## Estratto della pagina
========
Si tratta per lo più di testi di una discreta lunghezza, per cui proponiamo qui di seguito, per necessità di spazio, solo alcuni brani, scelti dal sottoscritto con la speranza che possano essere ben rappresentativi dell’intero lavoro poetico.
Pienamente d’accordo con Antonio Bux quando afferma che la poesia di Elia Belculfinè è pregna di decadentismo, essendo caratterizzata prevalentemente da un verseggiare piuttosto cupo e malinconico, ma denso di richiami allegorici sul senso dell’esistenza: un’esistenza che scorre attraverso i solchi della quotidianità, in cui ci si imbatte in scoloriture e ansiti di vitalità; un’esistenza raffigurata in filigrane e lacerti di storie, di persone, di luoghi che sono diventati simboli di una improbabile riscossa o rinascita.
========
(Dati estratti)

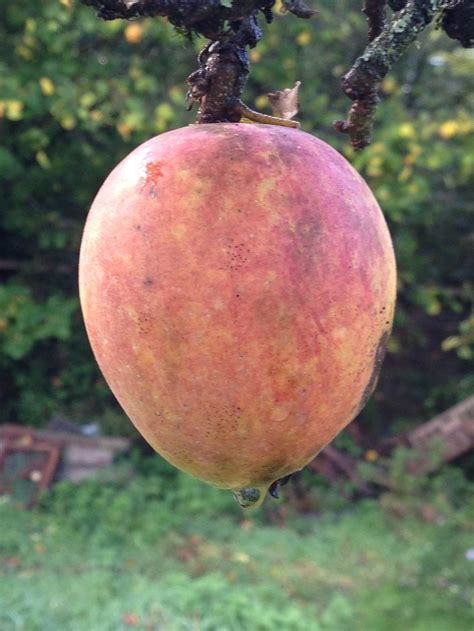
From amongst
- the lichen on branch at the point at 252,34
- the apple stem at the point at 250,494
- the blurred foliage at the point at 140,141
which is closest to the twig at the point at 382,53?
the lichen on branch at the point at 252,34

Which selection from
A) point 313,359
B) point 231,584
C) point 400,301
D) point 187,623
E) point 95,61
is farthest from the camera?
point 400,301

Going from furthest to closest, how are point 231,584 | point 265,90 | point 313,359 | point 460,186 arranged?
point 460,186, point 265,90, point 231,584, point 313,359

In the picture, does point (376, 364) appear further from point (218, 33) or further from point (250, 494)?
point (218, 33)

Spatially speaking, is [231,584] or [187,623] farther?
[231,584]

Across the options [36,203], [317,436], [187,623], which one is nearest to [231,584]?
[187,623]

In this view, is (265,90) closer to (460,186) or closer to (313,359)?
(460,186)

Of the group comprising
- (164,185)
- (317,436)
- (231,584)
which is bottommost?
(231,584)
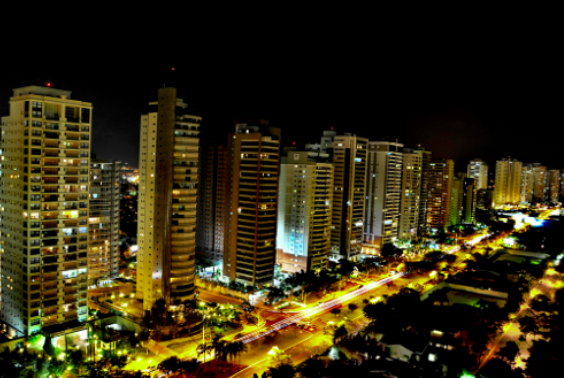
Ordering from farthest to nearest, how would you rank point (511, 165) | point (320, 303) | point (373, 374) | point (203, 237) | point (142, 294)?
point (511, 165)
point (203, 237)
point (320, 303)
point (142, 294)
point (373, 374)

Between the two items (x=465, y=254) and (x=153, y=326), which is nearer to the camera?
(x=153, y=326)

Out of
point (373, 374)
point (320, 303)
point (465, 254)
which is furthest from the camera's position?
point (465, 254)

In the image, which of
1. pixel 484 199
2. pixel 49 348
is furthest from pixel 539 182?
pixel 49 348

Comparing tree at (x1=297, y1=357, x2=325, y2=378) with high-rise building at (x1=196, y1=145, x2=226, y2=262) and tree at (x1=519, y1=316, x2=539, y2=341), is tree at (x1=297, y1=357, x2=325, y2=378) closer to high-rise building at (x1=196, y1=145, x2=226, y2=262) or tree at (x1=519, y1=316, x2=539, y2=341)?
tree at (x1=519, y1=316, x2=539, y2=341)

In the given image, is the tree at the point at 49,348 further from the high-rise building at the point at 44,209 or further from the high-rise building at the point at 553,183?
the high-rise building at the point at 553,183

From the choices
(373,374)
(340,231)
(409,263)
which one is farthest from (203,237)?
(373,374)

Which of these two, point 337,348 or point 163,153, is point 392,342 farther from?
point 163,153

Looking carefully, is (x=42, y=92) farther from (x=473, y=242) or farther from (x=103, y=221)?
(x=473, y=242)
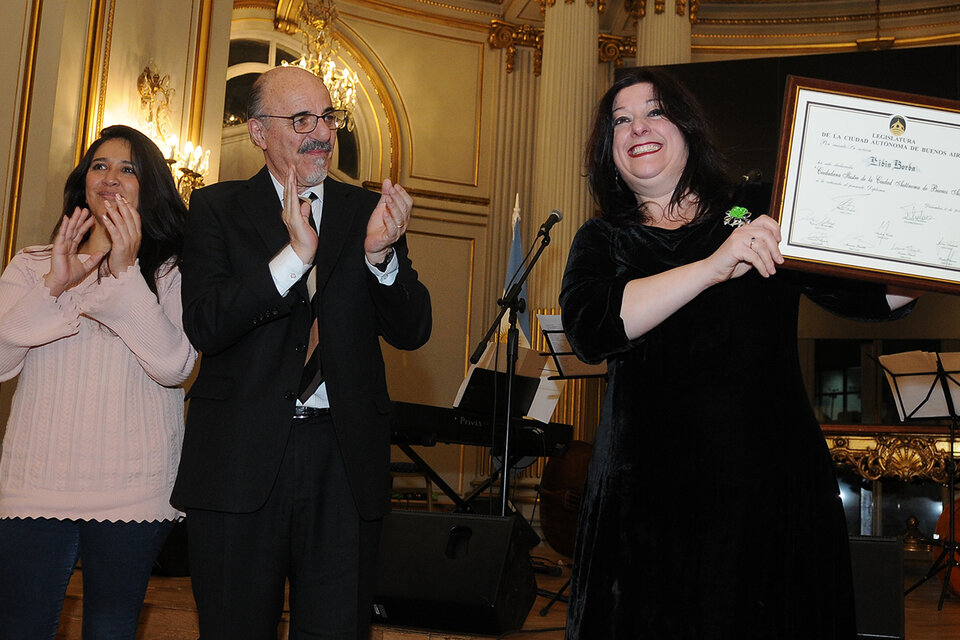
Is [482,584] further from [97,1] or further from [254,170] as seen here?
========
## Indicazioni
Continua il testo sulla poesia di Elia Belculfinè riprendendo subito dopo la sua ultima frase.

## Risposta finale
La poesia di Elia Belculfinè, in questa originale e organica raccolta, si snoda dunque lungo un tracciato piuttosto compatto, nel quale l’autore descrive e configura scene, situazioni e personaggi che a volte hanno il vago sentore di una novella Spoon Rever del mai dimenticato Edgar Lee Masters (per esempio Rosalba, La maestra, Il custode del camposanto). Qui i morti, i fantasmi di cui parla anche Antonio Bux, assumono fisionomia umana e naturale, hanno i loro problemi quotidiani cui preoccuparsi, e attualizzano una umanità scheletrita, ghiaccia, in cui il sentimento e la ricerca della felicità, dell’amore, è stigmatizzata nelle rapide allusioni (“Sia fitto di agrumeti, città radiante, il sole”…).
Un’opera letteraria di tutto rispetto, e non poteva essere altrimenti essendo stata presa in ottima considerazione dal curatore della sezione e, soprattutto, dalla RPlibri, editrice che con grande competenza e amore per la poesia offre ai lettori prodotti di alta qualità letteraria.
(…)
Alta sul pioppeto umilia,
gettandosi sulle rotaie, un usignolo dentro i versi.
L’eternità ha il furioso dulcamaro delle olanzapine,
col tuo segreto sfigurato, sorella...
Il giorno è d’autunno, un secolo fa.
Mai vedesti ridere tua madre.
Il suicidio delicato del rabdomante –
leggervi dolore è un’oscenità comune.
Isolarti al fondo, fra le stelle d’acquitrino.
I poeti sono aria. Non versi? Sei tu a dirlo...
Strappato all’orologio l’orpello della meta.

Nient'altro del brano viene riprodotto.